BRANCHER : Loger. — Synonyme de percher. Animalisme. — « Je m’embête d’être branché en garni. » (De Goncourt.)

* BRAS : Grand. — C’est une importation bretonne. Braz a le même sens en breton.

BRÈME : Carte de fille soumise. (Rigaud.) — Allusion à la carte à jouer dite brème. — ÊTRE EN BRÈME : Être sous la surveillance de la police. (Id.)

BRICHETON : Pain. — « Le troupier dit aussi que son pain est du bricheton, du brignolet. » (D. Lacroix.)

* BRICULÉ : Officier de paix. (A. Pierre.) — L’accent manque dans le répertoire d’Halbert. V. p. 61.

BRIDE, VIEILLE BRIDE : Objet de rebut. — Le premier mot est une abréviation. — « Comment une bride de son espèce se permettait de mauvaises manières à l’égard d’un camarade. » (Zola.) — « Entendez-vous, vieille bride, de l’eau, c’est bon pour éteindre le feu. » (Le Sublime.) — Ce péjoratif doit venir, comme schabraque, de la cavalerie. (V. p. 328.)

BRIGAND, BRIGEANT. Cheveu. Argot de voleur. (Delvau.)

BRIFFE : Gras double ?

Nous nous empâtons
D’arlequin, d’ briffe et d’ rogatons.
Richepin.

BRIMARD : Briseur. Argot des voyous. (Delvau.) — Pour brisemar.

* BRIMER (p. 62). Étymologie. En poitevin, brimer a le sens analogue de rendre malade.

* BRIOCHE : Castil Blaze a prétendu donner l’origine de ce mot par je ne sais quelle histoire de musiciens d’Opéra que je ne vois justifier par aucun texte. — Règle générale : il faut se méfier des anecdotes qui fourmillent dès qu’il s’agit d’expliquer un mot d’argot. Dans les trois expressions très populaires faire un pâté, faire une boulette, faire une brioche, je vois un air de parenté qui nous mène loin de l’orchestre de l’Opéra.

BRIQUEMONT : Sabre. Argot de voleur. (Delvau.) V. Briqmann, p. 62.

BROBUANTE : Bague. Argot de voleurs. (Delvau.)

BROCANTE : Vieux soulier. (Rigaud.) — C’est-à-dire soulier de brocante.
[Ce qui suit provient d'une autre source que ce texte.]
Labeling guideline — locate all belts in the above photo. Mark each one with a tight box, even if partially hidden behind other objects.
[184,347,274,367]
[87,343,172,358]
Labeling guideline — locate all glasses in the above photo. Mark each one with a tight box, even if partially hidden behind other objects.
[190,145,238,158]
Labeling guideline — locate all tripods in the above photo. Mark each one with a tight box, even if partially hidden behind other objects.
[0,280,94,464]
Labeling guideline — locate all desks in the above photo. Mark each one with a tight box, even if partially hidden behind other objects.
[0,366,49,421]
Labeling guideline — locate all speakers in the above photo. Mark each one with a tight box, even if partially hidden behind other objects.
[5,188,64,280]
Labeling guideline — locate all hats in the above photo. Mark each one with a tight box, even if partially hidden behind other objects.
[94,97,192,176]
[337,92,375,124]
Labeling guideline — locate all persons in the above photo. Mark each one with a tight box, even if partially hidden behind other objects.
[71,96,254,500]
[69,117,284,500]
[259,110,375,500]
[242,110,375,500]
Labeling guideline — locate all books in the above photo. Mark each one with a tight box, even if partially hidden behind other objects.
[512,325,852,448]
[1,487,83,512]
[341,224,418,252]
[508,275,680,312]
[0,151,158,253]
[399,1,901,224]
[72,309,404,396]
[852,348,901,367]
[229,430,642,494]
BROCHES : Dents. (Id.) Animalisme.

BROUILLE : « En langage de palais on appelle la brouille, c’est-à-dire ces nombreux petits artifices de procédure qui font rendre à une affaire tout ce qu’elle peut donner de bénéfice. » (Petit Journal, déc. 78.)
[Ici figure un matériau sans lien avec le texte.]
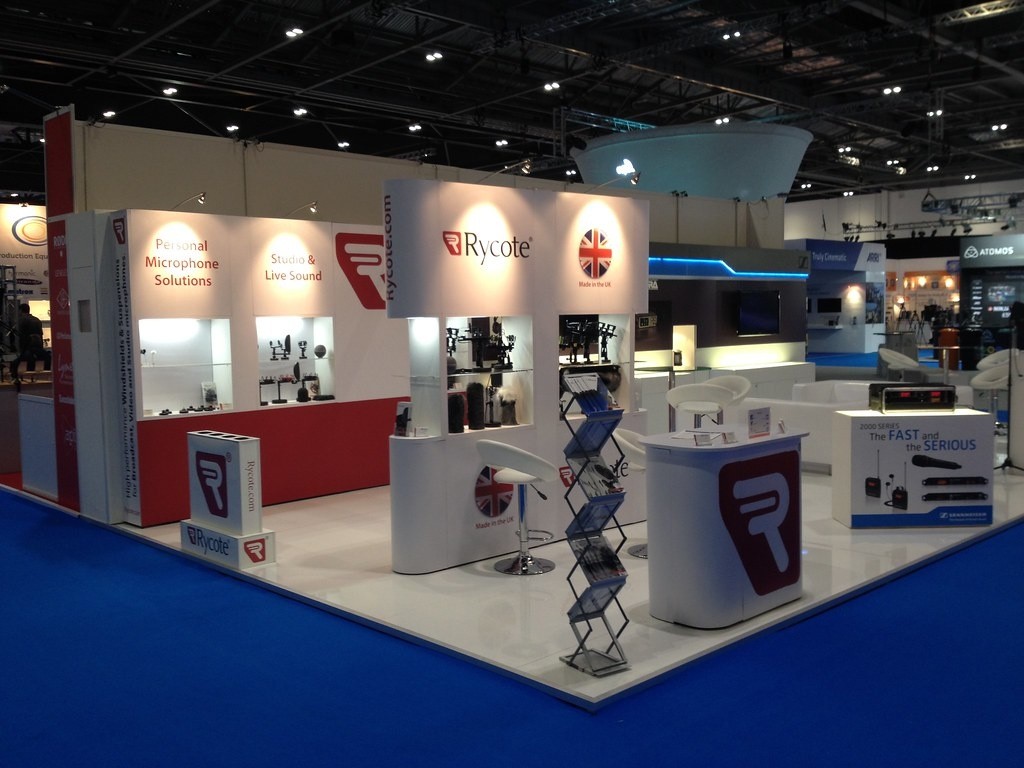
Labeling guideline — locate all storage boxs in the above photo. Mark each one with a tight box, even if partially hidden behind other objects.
[414,427,428,437]
[393,402,413,437]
BRÛLÉ : Affaire manquée. (A. Pierre.) — Mot à mot : « affaire brûlée. »

BRÛLER (se) : S’approcher plus près de la rampe que le rôle ne le comporte. Argot théâtral. (Bouchard.) — Allusion aux feux de la rampe.
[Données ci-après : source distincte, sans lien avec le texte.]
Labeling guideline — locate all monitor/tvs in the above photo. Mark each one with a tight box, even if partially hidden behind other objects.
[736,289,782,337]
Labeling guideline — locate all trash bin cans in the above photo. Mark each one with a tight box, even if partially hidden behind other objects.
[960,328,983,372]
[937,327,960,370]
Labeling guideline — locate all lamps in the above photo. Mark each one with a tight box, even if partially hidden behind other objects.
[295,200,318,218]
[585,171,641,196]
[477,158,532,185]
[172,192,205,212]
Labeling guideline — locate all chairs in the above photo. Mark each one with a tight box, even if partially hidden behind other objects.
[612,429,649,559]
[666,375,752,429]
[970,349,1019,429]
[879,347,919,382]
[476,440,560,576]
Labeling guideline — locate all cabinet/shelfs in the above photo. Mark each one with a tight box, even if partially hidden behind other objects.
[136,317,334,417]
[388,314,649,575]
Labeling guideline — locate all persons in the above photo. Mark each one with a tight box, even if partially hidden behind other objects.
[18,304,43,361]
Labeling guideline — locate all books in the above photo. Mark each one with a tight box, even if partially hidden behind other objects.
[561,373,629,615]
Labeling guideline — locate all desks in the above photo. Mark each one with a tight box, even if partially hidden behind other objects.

BUEN RETIRO : Cabinet d’aisances. — Ironie espagnole. — « Une dame sortant d’un buen retiro à quinze centimes. » (Figaro, 76.)

BURETTES : Paire de pistolets. Argot de voleur. (Delvau.) — Elle sortait de la ceinture comme les burettes de leur étui.

BUTIN : « Le butin du soldat, c’est l’ensemble de ses effets d’ordonnance. » (D. Lacroix.)

BUTRE : Plat. (Delvau.)

BUVEUR D’ENCRE : « Par ce surnom, le troupier désigne tous les militaires employés dans les bureaux, et plus particulièrement les fourriers. » (D. Lacroix.)